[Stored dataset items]
———
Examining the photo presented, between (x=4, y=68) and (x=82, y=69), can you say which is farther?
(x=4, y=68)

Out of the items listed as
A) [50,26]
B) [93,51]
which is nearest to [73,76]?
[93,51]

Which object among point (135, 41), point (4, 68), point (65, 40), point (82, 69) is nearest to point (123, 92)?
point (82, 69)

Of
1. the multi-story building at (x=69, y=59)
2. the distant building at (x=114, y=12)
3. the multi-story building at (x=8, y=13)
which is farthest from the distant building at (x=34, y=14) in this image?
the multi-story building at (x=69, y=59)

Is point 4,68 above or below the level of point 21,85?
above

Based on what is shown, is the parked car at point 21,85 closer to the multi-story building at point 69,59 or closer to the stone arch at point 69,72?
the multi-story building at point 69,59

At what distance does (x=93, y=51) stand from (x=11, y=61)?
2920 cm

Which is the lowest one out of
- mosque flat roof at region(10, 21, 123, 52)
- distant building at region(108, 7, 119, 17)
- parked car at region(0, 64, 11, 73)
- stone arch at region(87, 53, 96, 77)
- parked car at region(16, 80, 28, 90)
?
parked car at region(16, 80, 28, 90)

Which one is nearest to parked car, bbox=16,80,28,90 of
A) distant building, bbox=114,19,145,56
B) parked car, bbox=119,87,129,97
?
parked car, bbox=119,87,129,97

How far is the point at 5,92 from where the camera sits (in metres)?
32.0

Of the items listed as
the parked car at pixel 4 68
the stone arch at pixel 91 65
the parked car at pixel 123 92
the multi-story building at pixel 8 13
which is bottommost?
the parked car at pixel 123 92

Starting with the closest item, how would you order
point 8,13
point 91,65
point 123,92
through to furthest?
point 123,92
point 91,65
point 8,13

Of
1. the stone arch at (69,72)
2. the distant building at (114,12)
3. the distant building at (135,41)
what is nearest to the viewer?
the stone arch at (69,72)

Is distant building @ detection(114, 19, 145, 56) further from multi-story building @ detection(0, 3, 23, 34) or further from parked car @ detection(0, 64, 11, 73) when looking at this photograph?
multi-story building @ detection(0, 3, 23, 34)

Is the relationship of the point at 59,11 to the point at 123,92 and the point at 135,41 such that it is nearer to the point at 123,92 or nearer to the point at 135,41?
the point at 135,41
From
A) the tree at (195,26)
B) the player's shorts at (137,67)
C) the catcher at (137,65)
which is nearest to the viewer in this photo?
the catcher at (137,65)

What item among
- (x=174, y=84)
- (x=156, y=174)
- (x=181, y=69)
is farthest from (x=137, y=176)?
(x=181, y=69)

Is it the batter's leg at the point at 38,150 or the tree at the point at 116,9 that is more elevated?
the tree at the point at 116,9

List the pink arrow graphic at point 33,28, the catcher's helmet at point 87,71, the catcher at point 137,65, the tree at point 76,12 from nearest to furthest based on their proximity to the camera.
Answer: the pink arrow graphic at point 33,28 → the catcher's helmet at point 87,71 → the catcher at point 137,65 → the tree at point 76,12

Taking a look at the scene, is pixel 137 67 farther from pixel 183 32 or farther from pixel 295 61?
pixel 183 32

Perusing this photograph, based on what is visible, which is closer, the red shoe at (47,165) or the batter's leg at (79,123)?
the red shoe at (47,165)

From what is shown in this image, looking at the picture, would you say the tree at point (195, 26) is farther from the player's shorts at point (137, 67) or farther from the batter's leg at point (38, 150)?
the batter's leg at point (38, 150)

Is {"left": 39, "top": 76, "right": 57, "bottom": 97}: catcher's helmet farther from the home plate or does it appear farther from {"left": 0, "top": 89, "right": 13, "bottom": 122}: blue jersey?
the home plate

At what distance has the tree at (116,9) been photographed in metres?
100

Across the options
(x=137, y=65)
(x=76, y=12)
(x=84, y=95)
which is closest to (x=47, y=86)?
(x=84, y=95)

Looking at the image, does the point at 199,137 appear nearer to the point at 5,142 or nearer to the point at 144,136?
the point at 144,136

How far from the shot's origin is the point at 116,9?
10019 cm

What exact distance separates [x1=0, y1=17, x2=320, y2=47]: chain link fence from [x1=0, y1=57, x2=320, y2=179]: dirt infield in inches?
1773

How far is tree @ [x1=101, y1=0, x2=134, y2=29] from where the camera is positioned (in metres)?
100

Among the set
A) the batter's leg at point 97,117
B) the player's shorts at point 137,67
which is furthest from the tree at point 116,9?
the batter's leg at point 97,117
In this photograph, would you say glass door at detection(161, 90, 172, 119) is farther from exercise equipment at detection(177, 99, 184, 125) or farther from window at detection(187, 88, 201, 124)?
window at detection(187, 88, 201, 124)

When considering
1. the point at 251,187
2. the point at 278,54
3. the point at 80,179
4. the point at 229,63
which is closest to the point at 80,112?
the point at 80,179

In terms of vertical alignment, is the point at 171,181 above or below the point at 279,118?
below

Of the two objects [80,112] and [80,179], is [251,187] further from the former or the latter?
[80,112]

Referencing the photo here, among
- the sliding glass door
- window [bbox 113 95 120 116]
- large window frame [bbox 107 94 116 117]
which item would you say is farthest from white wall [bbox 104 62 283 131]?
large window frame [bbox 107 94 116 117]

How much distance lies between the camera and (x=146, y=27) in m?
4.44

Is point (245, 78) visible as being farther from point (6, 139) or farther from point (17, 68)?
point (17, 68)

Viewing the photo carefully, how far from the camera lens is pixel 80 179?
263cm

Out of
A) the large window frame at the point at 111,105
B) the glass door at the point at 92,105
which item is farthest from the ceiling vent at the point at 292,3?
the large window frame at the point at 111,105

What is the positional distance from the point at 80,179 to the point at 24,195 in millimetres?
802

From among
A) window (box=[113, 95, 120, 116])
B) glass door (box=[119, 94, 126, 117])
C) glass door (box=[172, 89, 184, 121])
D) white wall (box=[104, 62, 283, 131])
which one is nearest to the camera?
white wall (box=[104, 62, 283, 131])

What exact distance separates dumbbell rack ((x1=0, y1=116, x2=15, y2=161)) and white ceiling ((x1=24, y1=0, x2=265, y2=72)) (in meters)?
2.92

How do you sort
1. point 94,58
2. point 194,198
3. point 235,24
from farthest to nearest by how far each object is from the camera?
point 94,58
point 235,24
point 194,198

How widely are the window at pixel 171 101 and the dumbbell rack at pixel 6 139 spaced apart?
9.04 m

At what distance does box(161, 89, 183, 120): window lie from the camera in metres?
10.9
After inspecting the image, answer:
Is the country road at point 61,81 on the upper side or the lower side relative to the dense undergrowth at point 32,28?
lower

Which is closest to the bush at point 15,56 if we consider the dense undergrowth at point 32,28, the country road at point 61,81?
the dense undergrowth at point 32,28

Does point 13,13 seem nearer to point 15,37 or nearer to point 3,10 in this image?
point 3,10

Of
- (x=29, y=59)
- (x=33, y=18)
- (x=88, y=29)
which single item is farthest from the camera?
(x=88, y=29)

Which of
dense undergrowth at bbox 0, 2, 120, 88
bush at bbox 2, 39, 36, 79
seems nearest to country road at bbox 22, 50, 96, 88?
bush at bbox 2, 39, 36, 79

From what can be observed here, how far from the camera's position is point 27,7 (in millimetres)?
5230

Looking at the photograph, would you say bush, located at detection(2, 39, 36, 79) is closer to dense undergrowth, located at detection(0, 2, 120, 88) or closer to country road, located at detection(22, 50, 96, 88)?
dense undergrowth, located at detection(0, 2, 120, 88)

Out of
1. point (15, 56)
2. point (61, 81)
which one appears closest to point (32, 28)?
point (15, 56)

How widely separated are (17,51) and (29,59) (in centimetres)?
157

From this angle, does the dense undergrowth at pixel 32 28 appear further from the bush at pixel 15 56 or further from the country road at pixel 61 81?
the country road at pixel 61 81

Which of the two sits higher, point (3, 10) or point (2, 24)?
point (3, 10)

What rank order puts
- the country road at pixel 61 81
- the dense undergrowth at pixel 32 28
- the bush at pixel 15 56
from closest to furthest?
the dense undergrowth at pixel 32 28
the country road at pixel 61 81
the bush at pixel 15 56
———
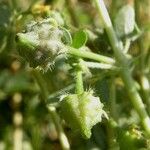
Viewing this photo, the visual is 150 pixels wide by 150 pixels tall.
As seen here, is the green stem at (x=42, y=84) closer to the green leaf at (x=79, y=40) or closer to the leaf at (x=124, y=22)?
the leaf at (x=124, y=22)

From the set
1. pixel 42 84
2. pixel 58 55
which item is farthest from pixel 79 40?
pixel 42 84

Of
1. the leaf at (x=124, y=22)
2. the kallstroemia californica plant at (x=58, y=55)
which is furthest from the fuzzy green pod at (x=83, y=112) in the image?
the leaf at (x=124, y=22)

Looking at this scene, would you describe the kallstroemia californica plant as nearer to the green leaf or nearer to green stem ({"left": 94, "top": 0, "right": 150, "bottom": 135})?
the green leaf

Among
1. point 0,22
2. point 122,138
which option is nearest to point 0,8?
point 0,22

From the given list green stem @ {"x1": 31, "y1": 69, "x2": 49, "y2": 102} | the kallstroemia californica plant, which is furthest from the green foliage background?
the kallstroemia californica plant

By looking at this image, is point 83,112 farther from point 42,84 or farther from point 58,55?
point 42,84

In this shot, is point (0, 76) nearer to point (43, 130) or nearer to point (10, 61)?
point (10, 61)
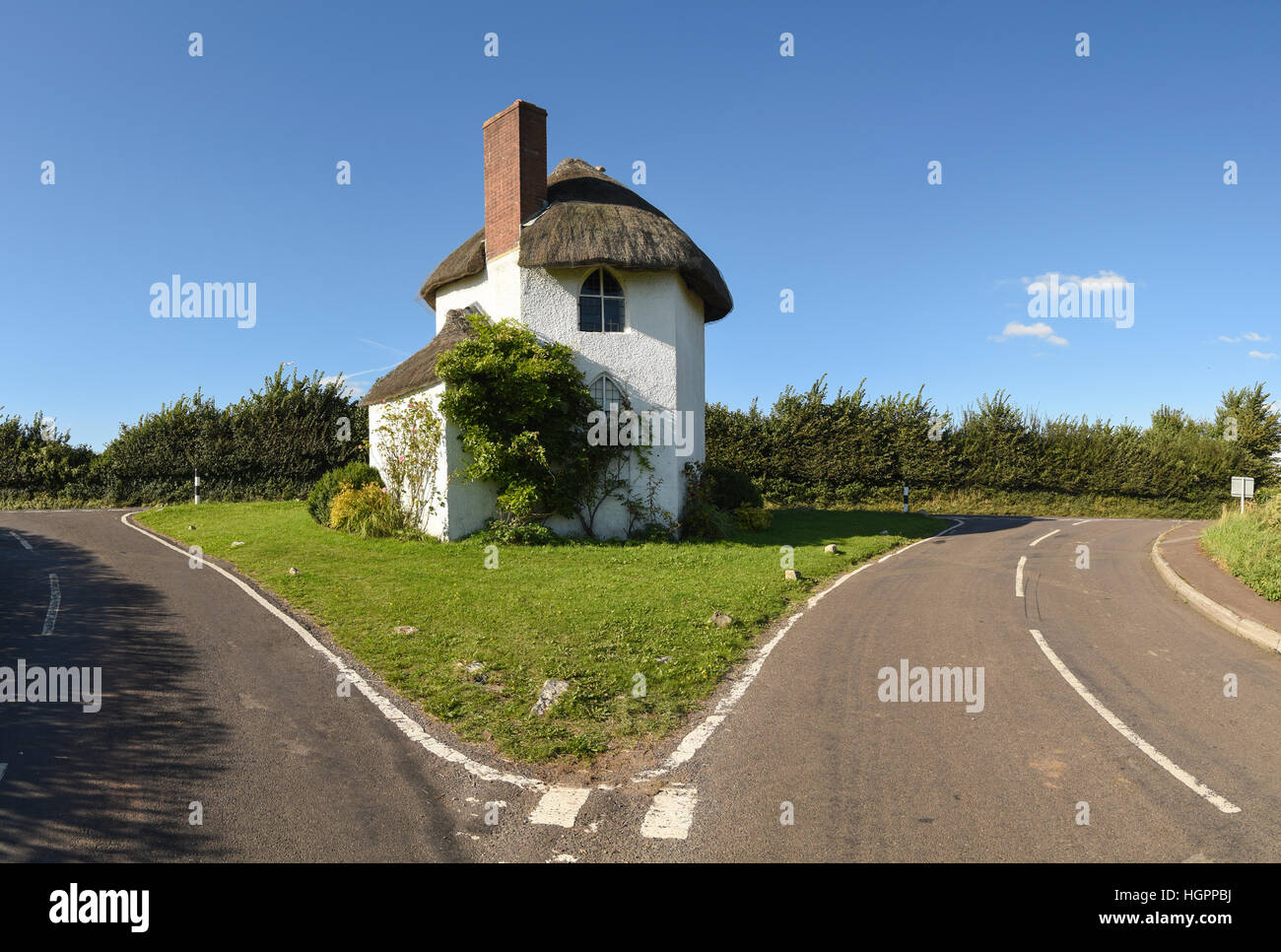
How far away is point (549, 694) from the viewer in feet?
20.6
———
§ **TASK TO CARRY OUT**
Which lines in the records contain the word "closest"? Gather every one of them and copy each line out in full.

§ **SOLVED EXERCISE**
Starting with the closest item, how would you order
which is closest to (x=47, y=86)?
which is closest to the point at 80,112?
Which is closest to the bush at point 15,56 if we consider the dense undergrowth at point 32,28, the country road at point 61,81?
which one appears closest to point (32, 28)?
from closest to furthest?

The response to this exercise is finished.